- _Задача_
Перепишите все строки ниже, заменив «highway» на «road». Остальной текст оставьте без изменений.

==================================================

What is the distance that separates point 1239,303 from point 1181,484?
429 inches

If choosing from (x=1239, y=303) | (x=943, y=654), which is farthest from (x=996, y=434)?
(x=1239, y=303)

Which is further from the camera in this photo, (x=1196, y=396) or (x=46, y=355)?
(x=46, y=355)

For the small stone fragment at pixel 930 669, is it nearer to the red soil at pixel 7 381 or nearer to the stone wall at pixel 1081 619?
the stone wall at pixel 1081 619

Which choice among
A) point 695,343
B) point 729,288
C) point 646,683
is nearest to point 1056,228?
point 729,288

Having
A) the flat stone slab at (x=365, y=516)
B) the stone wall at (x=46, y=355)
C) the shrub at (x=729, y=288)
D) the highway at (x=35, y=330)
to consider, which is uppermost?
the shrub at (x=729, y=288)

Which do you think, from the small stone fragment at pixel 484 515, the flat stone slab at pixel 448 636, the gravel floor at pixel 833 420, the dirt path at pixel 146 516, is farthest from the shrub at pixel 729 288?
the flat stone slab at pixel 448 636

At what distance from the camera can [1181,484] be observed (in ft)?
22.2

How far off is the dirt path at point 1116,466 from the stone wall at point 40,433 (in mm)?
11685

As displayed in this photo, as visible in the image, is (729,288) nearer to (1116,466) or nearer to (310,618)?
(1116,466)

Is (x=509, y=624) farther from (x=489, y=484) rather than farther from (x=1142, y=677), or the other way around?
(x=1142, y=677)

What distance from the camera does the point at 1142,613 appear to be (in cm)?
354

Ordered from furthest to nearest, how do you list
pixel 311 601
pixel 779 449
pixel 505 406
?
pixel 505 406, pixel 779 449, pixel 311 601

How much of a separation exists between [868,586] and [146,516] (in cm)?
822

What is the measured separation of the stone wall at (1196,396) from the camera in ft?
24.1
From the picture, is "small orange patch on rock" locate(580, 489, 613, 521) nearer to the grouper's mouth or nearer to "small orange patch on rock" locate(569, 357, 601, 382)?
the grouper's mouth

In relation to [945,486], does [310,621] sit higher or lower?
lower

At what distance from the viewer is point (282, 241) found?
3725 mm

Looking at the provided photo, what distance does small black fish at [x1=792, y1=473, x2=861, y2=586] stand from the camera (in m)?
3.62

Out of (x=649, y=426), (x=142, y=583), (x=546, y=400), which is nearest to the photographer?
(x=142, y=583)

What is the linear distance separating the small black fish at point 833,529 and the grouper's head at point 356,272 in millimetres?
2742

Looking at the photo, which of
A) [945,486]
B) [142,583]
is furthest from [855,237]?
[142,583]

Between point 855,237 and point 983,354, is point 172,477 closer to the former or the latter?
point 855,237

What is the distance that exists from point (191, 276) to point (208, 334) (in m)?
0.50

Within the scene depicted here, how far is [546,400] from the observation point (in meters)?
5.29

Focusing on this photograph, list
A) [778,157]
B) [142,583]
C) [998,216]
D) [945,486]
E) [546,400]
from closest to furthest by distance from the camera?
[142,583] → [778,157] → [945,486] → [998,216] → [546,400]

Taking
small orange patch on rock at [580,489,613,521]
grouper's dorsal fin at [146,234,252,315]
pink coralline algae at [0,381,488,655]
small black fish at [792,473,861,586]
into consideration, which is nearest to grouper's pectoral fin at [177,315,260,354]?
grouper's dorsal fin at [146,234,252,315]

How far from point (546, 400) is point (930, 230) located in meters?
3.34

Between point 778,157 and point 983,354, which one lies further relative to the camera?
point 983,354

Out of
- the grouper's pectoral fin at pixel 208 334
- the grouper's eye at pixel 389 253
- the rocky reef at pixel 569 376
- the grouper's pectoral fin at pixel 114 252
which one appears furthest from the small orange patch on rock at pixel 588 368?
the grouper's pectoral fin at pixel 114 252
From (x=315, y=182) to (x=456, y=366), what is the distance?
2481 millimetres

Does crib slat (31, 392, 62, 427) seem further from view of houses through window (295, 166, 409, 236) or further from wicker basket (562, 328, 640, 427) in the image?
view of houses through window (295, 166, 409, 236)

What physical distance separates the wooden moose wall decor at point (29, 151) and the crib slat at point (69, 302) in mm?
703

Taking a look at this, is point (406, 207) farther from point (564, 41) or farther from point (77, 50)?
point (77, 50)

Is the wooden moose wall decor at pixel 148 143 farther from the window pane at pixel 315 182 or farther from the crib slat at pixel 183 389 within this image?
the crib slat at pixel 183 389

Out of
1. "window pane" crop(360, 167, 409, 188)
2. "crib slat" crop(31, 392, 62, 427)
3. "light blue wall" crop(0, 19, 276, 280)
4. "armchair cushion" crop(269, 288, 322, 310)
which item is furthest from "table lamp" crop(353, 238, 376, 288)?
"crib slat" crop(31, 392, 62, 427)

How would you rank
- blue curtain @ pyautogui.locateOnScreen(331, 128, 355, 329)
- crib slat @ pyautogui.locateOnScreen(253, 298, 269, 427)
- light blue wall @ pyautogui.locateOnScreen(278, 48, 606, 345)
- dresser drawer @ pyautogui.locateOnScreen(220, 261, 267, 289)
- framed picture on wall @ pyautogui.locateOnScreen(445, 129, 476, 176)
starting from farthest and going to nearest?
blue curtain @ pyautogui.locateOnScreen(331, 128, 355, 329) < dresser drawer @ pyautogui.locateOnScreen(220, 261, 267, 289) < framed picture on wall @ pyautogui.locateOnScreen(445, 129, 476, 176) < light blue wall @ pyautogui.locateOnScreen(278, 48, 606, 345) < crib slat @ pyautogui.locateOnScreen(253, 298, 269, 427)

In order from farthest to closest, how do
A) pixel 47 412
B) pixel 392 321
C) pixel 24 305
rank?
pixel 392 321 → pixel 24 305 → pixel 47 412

==================================================

- _Ответ_
What is the distance that separates point 1239,303 from point 1181,484?
429 inches

If choosing from (x=1239, y=303) | (x=943, y=654), which is farthest from (x=996, y=434)?
(x=1239, y=303)

Which is further from the camera in this photo, (x=1196, y=396) or (x=46, y=355)?
(x=46, y=355)

For the small stone fragment at pixel 930 669, is it nearer to the red soil at pixel 7 381 or nearer to the stone wall at pixel 1081 619?
the stone wall at pixel 1081 619

Which choice among
A) point 695,343
B) point 729,288
C) point 646,683
is nearest to point 1056,228?
point 729,288

Having
A) the flat stone slab at (x=365, y=516)
B) the stone wall at (x=46, y=355)
C) the shrub at (x=729, y=288)
D) the road at (x=35, y=330)
to consider, which is uppermost?
the shrub at (x=729, y=288)

Which do you think, from the small stone fragment at pixel 484 515, the flat stone slab at pixel 448 636, the gravel floor at pixel 833 420, the dirt path at pixel 146 516, is farthest from the shrub at pixel 729 288?
the flat stone slab at pixel 448 636

At what distance from the camera can [1181,484] be observed (in ft)?
22.2

How far off is the dirt path at point 1116,466 from the stone wall at point 40,433 (in mm)?
11685

As displayed in this photo, as visible in the image, is (729,288) nearer to (1116,466) or nearer to (310,618)?
(1116,466)

Is (x=509, y=624) farther from (x=489, y=484) rather than farther from (x=1142, y=677), or the other way around?
(x=1142, y=677)

What distance from the camera does the point at 1142,613 appear to be (in cm)?
354

Ordered from furthest to nearest, how do you list
pixel 311 601
pixel 779 449
pixel 505 406
?
pixel 505 406, pixel 779 449, pixel 311 601

How much of a separation exists between [868,586] and [146,516] (in cm)?
822

What is the measured separation of the stone wall at (1196,396) from the camera in ft?
24.1
From the picture, is "small orange patch on rock" locate(580, 489, 613, 521) nearer to the grouper's mouth or nearer to "small orange patch on rock" locate(569, 357, 601, 382)?
the grouper's mouth

In relation to [945,486], does [310,621] sit higher or lower?
lower

At what distance from the viewer is point (282, 241) found?
3725 mm

Looking at the provided photo, what distance does small black fish at [x1=792, y1=473, x2=861, y2=586] stand from the camera (in m)?
3.62

Out of (x=649, y=426), (x=142, y=583), (x=546, y=400), which is nearest to the photographer?
(x=142, y=583)

What is the linear distance separating the small black fish at point 833,529 and the grouper's head at point 356,272 in millimetres?
2742

Looking at the photo, which of
A) [945,486]
B) [142,583]
is furthest from [855,237]?
[142,583]

Between point 855,237 and point 983,354, is point 172,477 closer to the former or the latter?
point 855,237

What is the distance that exists from point (191, 276) to point (208, 334) (in m)?
0.50

Within the scene depicted here, how far is [546,400] from the observation point (in meters)?
5.29

Focusing on this photograph, list
A) [778,157]
B) [142,583]
C) [998,216]
D) [945,486]
E) [546,400]
from closest to furthest by distance from the camera?
[142,583] → [778,157] → [945,486] → [998,216] → [546,400]

Taking
small orange patch on rock at [580,489,613,521]
grouper's dorsal fin at [146,234,252,315]
pink coralline algae at [0,381,488,655]
small black fish at [792,473,861,586]
into consideration, which is nearest to grouper's pectoral fin at [177,315,260,354]?
grouper's dorsal fin at [146,234,252,315]

How far from point (546, 400) is point (930, 230) located in meters?
3.34

Between point 778,157 and point 983,354, which one lies further relative to the camera?
point 983,354

Out of
- the grouper's pectoral fin at pixel 208 334
- the grouper's eye at pixel 389 253
- the rocky reef at pixel 569 376
- the grouper's pectoral fin at pixel 114 252
which one appears furthest from the small orange patch on rock at pixel 588 368?
the grouper's pectoral fin at pixel 114 252
From (x=315, y=182) to (x=456, y=366), what is the distance?
2481 millimetres

Does crib slat (31, 392, 62, 427) seem further from view of houses through window (295, 166, 409, 236) or further from wicker basket (562, 328, 640, 427) in the image?
view of houses through window (295, 166, 409, 236)

What physical distance separates the wooden moose wall decor at point (29, 151) and the crib slat at point (69, 302) in mm?
703

Taking a look at this, is point (406, 207) farther from point (564, 41) or farther from point (77, 50)?
point (77, 50)

Is the wooden moose wall decor at pixel 148 143 farther from the window pane at pixel 315 182 or farther from the crib slat at pixel 183 389 within this image?
the crib slat at pixel 183 389

Out of
1. "window pane" crop(360, 167, 409, 188)
2. "crib slat" crop(31, 392, 62, 427)
3. "light blue wall" crop(0, 19, 276, 280)
4. "armchair cushion" crop(269, 288, 322, 310)
which item is furthest from "table lamp" crop(353, 238, 376, 288)?
"crib slat" crop(31, 392, 62, 427)

How would you rank
- blue curtain @ pyautogui.locateOnScreen(331, 128, 355, 329)
- crib slat @ pyautogui.locateOnScreen(253, 298, 269, 427)
- light blue wall @ pyautogui.locateOnScreen(278, 48, 606, 345)
- dresser drawer @ pyautogui.locateOnScreen(220, 261, 267, 289)
- framed picture on wall @ pyautogui.locateOnScreen(445, 129, 476, 176)
starting from farthest and going to nearest?
blue curtain @ pyautogui.locateOnScreen(331, 128, 355, 329) < dresser drawer @ pyautogui.locateOnScreen(220, 261, 267, 289) < framed picture on wall @ pyautogui.locateOnScreen(445, 129, 476, 176) < light blue wall @ pyautogui.locateOnScreen(278, 48, 606, 345) < crib slat @ pyautogui.locateOnScreen(253, 298, 269, 427)

In order from farthest to closest, how do
A) pixel 47 412
B) pixel 392 321
C) pixel 24 305
rank?
pixel 392 321 → pixel 24 305 → pixel 47 412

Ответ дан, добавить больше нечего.